Ensuite, le COVID a lourdement impacté les projets collectifs que propose l’AJMO. Ceux-ci permettent aux jeunes de s’exprimer, être plus social mais surtout d’être mis en valeur. D'autant plus, que cette période peut-être très stressante pour eux. Malheureusement, l’AJMO a dû annuler plusieurs projets. Cette structure a aussi reporté son festival de court-métrage "Clip d'or". "Dans un de nos projets, les jeunes peuvent réaliser des courts-métrages. Ensuite, ceux-ci sont projetés lors d’un festival où nous invitons les parents, les proches des jeunes, etc. Mais avec la crise du COVID, nous avons dû le reporter deux fois. Nous avons décidé de le déplacer au mois de mai 2022", ajoute l’éducateur spécialisé. Ce report est vraiment une grande déception pour ces jeunes qui se sont investis dans un projet qui leur tient à coeur. 

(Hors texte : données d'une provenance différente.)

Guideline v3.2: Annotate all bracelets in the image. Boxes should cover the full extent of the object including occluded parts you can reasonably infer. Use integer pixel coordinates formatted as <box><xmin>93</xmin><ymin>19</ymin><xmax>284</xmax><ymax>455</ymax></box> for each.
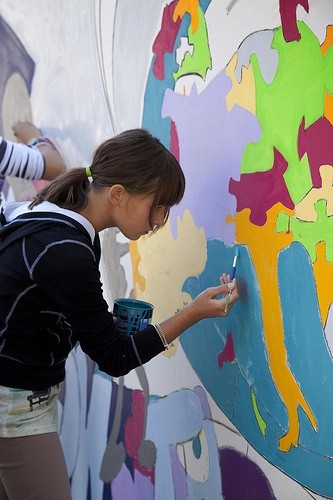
<box><xmin>30</xmin><ymin>137</ymin><xmax>54</xmax><ymax>148</ymax></box>
<box><xmin>153</xmin><ymin>324</ymin><xmax>170</xmax><ymax>351</ymax></box>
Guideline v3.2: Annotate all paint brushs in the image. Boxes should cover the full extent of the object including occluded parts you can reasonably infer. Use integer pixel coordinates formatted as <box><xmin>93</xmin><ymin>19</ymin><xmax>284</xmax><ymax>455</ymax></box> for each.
<box><xmin>223</xmin><ymin>247</ymin><xmax>241</xmax><ymax>313</ymax></box>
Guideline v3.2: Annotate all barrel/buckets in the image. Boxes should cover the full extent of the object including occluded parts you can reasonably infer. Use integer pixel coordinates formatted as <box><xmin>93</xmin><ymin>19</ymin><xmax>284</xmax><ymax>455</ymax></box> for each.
<box><xmin>113</xmin><ymin>298</ymin><xmax>154</xmax><ymax>339</ymax></box>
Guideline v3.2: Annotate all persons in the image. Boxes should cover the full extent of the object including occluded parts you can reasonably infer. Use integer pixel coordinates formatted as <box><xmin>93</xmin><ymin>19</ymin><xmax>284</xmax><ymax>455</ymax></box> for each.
<box><xmin>0</xmin><ymin>121</ymin><xmax>66</xmax><ymax>227</ymax></box>
<box><xmin>0</xmin><ymin>128</ymin><xmax>240</xmax><ymax>500</ymax></box>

Cependant, les éducateurs de l’AJMO peuvent encore poursuivre quatre projets, dans la mesure des règles sanitaires: Solidarcité, EuropAdo, Aire de famille et Up school. Pour que ceux se déroulent dans les bonnes conditions sanitaires, certains groupes doivent être divisés. Ils jouissent aussi d'une grande liberté d'action en développant d'autres moyens pour être plus créatif. "Nous essayons de maintenir le contact avec les jeunes en utilisant le virtuel parce qu'ils ont besoin de liens sociaux", enchérit-il. 

Tout est fait pour apporter aux jeunes un minimum de contact humain parce qu’ils en sont très demandeurs.